May. 24, 2013 8:58 am
Iowa voters will want to brace themselves for a barrage of advertising as a field of largely unknown candidates seeks their support for what pollsters find to be a wide-open U.S. Senate race in 2014.
The race, according to a Quinnipiac University Poll released Friday morning, “at this point features a bunch of candidates who are unknown to most Iowa voters.”
That's not the case with the field of potential candidates for president in 2016. If the election were today, Iowa voters would back former Secretary of State Hillary Clinton over Republican Sens. Marco Rubio of Florida or Rand Paul of Kentucky.
However, Paul, who visited Iowa earlier this month, would top Vice President Joseph Biden. Rubio and Biden are tied in Iowa at this time, Quinnipiac found during live interviews of 1,411 registered voters from May 15-21.
Quinnipiac called land lines and cellphones. The poll has a margin of error of plus or minus 2.6 percentage points.

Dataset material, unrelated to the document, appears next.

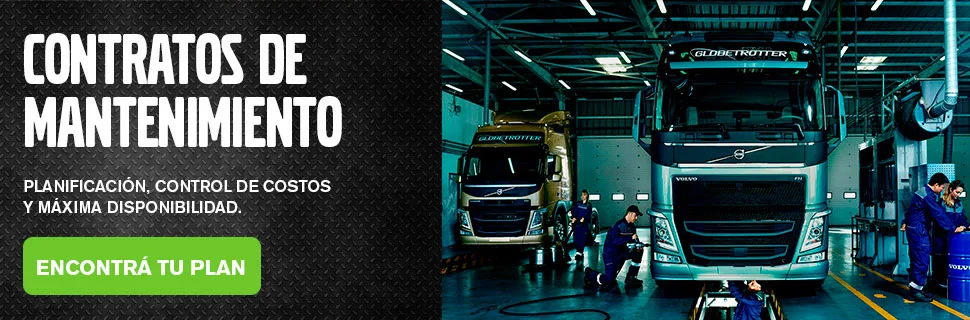 Contratos de mantenimiento Volvo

In the race to succeed retiring U.S. Sen. Tom Harkin in 2014, Quinnipiac found that the decision by better-known candidates – U.S. Reps. Tom Latham and Steve King, for example -- not to seek the seat “leaves a group of potential candidates so unknown to voters that more than half don't know enough about any of them to have an opinion.”
The best-known among them is 1st District Rep. Bruce Braley, a Waterloo Democrat – and the only candidate to have formally entered the race and who is actively campaigning.

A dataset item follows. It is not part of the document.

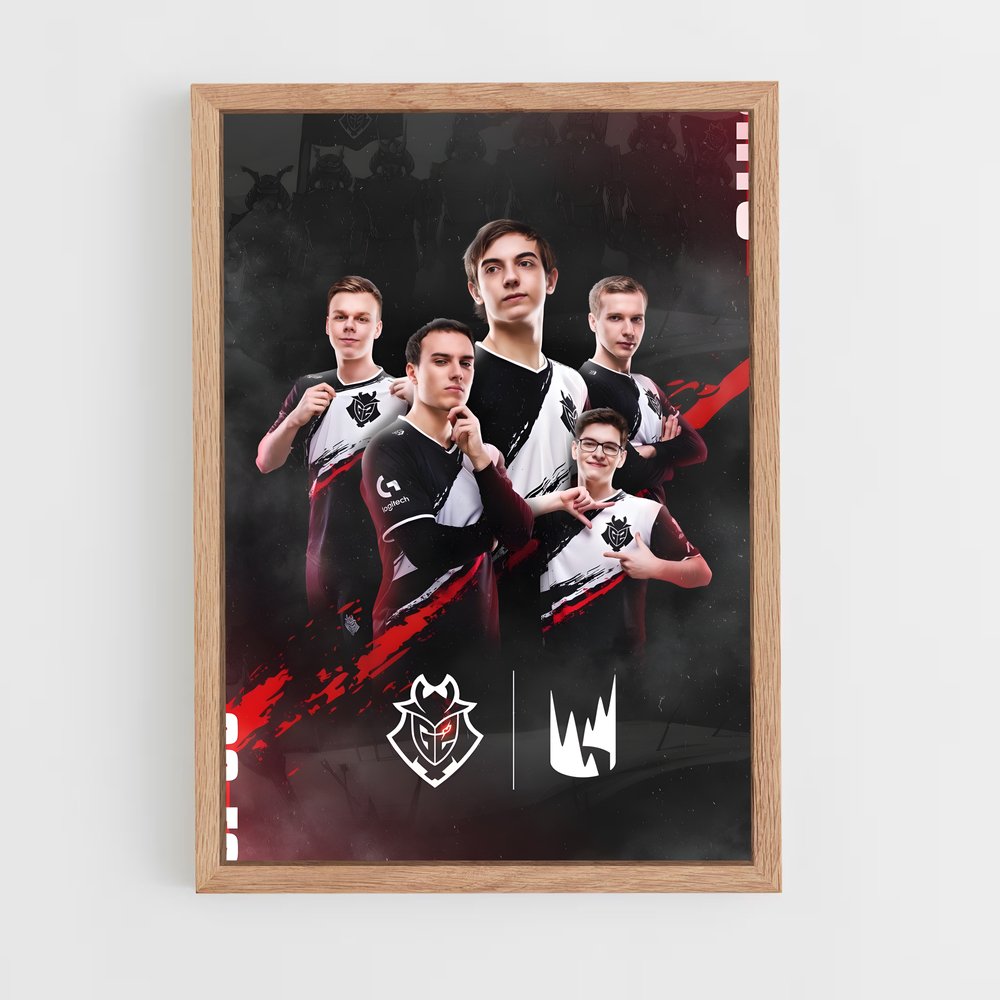 ap-g2 esports-7 cadre Bois clair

Braley, a trial attorney, is viewed favorably by 27 percent of Iowa voters and unfavorably by 14 percent. A majority, 57 percent, don't know enough about him to form an opinion, the poll found. Even among Democrats, only 41 percent have a favorable view of the fourth-term congressman and 52 percent said they didn't know enough about Braley to form an opinion.
On the GOP side of the ballot, the percentages of Iowa voters who don't know enough about them to form an opinion of Matt Whitaker, Joni Ernst, Matt Schultz, David Young and A.J. Spiker ranges from 81 to 94 percent.
“Iowans can look forward to a lot of television ads as all these candidates try to introduce themselves to the folks who have no idea who they are,” said Peter Brown, assistant director of the Quinnipiac University Polling Institute. “Braley is clearly better known than the Republicans, but he too is an unknown to a majority of Iowa voters.”
Schultz, a first-term secretary of state, is the only one of the Republicans to hit double digits in his favorability ranking. But he hit just 13 percent among the GOP polled and the percentage of Republicans who said they didn't know enough to form an opinion was higher – 84 percent – than the percentage of all respondents who don't know him – 81 percent.
On the other hand, Quinnipiac found the unfavorability ratings for the GOP field ranged from 2 percent to 7 percent.